Re: multiple servers. Power supplies fail, memory modules fail, cpus fail, fans fail, storage drives fail. Sometimes those are correlated --- the HP SSDs that failed when the power on hours hit a limit (two separate models) are going to be pretty correlated if they were purchased new and stuck into servers at a similar time and then on 24/7. Most of those failures aren't that correlated though. Software failures would be more likely to be correlated though, of course.

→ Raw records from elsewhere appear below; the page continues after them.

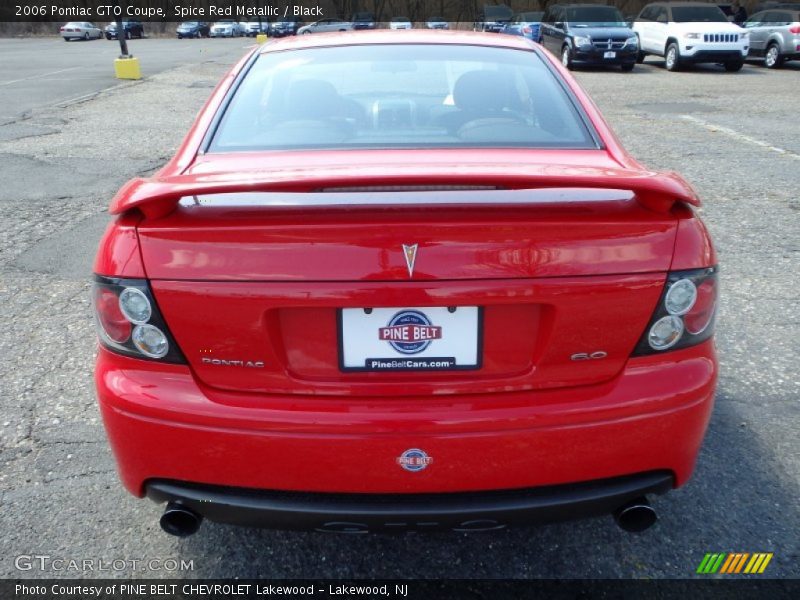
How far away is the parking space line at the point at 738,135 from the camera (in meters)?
8.60

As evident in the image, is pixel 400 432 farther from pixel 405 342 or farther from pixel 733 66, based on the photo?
pixel 733 66

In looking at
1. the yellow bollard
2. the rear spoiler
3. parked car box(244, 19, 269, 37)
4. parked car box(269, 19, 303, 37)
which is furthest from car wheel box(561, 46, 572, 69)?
parked car box(244, 19, 269, 37)

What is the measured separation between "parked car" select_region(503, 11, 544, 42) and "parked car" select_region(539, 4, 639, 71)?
378cm

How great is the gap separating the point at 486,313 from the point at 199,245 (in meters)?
0.75

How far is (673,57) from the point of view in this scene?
734 inches

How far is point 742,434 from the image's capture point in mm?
2961

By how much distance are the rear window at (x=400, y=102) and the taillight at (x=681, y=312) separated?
746 millimetres

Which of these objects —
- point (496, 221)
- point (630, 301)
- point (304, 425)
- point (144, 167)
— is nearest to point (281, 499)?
point (304, 425)

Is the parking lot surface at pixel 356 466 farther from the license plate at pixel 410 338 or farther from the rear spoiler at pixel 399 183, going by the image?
the rear spoiler at pixel 399 183

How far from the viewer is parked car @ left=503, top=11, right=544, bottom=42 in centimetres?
2516

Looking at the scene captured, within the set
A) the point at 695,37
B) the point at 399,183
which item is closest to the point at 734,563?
the point at 399,183

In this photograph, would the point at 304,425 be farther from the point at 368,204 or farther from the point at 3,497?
the point at 3,497

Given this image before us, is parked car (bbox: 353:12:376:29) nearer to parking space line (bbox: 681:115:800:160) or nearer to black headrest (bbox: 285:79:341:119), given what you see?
parking space line (bbox: 681:115:800:160)

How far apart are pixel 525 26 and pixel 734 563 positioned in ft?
84.3
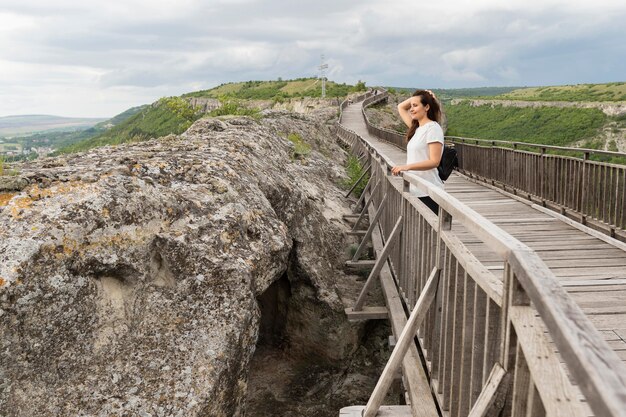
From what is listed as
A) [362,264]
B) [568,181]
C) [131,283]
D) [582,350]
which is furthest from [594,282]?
[568,181]

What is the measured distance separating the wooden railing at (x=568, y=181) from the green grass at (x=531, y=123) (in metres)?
47.1

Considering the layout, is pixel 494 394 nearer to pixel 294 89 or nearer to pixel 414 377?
pixel 414 377

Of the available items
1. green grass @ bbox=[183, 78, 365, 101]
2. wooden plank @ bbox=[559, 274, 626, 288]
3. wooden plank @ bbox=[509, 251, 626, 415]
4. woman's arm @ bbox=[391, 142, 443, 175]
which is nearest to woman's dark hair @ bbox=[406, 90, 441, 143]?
woman's arm @ bbox=[391, 142, 443, 175]

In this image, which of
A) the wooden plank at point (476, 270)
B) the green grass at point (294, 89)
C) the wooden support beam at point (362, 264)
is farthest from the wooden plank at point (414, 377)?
the green grass at point (294, 89)

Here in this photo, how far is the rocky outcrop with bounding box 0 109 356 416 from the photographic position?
4.15 m

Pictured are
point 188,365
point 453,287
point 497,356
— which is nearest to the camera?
point 497,356

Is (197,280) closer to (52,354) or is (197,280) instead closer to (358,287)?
(52,354)

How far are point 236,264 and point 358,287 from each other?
11.5ft

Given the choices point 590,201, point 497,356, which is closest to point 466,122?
point 590,201

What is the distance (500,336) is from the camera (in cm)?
255

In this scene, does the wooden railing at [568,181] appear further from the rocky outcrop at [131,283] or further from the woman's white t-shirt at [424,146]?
the rocky outcrop at [131,283]

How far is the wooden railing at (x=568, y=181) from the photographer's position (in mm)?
7355

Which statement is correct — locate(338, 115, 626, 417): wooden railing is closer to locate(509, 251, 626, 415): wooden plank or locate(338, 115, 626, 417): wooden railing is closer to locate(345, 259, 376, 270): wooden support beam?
locate(509, 251, 626, 415): wooden plank

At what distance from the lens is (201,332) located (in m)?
4.74
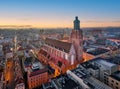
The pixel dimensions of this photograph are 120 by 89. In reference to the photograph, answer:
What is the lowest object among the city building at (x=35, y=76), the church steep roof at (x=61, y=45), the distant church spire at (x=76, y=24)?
the city building at (x=35, y=76)

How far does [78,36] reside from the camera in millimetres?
56688

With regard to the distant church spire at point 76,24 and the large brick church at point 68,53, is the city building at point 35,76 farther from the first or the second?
the distant church spire at point 76,24

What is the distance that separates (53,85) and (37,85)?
33.4 feet

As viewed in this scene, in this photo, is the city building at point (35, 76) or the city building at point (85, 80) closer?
the city building at point (85, 80)

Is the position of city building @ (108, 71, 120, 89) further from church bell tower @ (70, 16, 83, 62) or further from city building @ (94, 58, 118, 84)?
church bell tower @ (70, 16, 83, 62)

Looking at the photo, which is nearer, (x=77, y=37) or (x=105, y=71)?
(x=105, y=71)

The key thing is to really think about what the cost for being down is, how long is acceptable/desirable to be down, and how much you're willing to spend to hit those goals.

1 comments

YetAnotherNick 2146 days ago

> In an ideal world, your two datacenters would be managed by different companies, so you would avoid any one company's global routing failure

I can't understand this. I think transferring servers would be the the least of problems. Its the transferring of database and maintaining consistent version of databases in both the locations. Moving the snapshots after every X minutes doesn't maintain consistency. I would like to read about any company that is able to do this, as honestly it sounds really hard to me. Is there any writeup of IBM thing you mentioned?

toast0 2146 days ago

Re: IBM outage

https://news.ycombinator.com/item?id=23471698

TLDR is connectivity to and from the IBM cloud datacenters (which includes softlayer) was generally unavailable, globally, for a couple hours. If you were in multiple IBM datacenters, you were as down as if you were in only one (mostly, I was poking around when it was wrapping up, and some datacenters came back earlier than others).

> Its the transferring of database and maintaining consistent version of databases in both the locations. Moving the snapshots after every X minutes doesn't maintain consistency. I would like to read about any company that is able to do this, as honestly it sounds really hard to me

The gold standard here is two-phase commit. Of course, that subjects every transaction to delay, so people tend not to do that. The close enough version is MySQL (or other DB) replication, monitor that the replication stream is pretty current and hope not a lot is lost when a datacenter dies. There's room to fiddle with failover and reconciliation; I recommend against automatic failover for writes, because it gets really messy if you get a split brain situation --- some of your hosts see one write server available and others see another, and you may accept conflicting writes. A few minutes running like that can mean days or weeks of reconciliation, if you didn't build for reconciliation.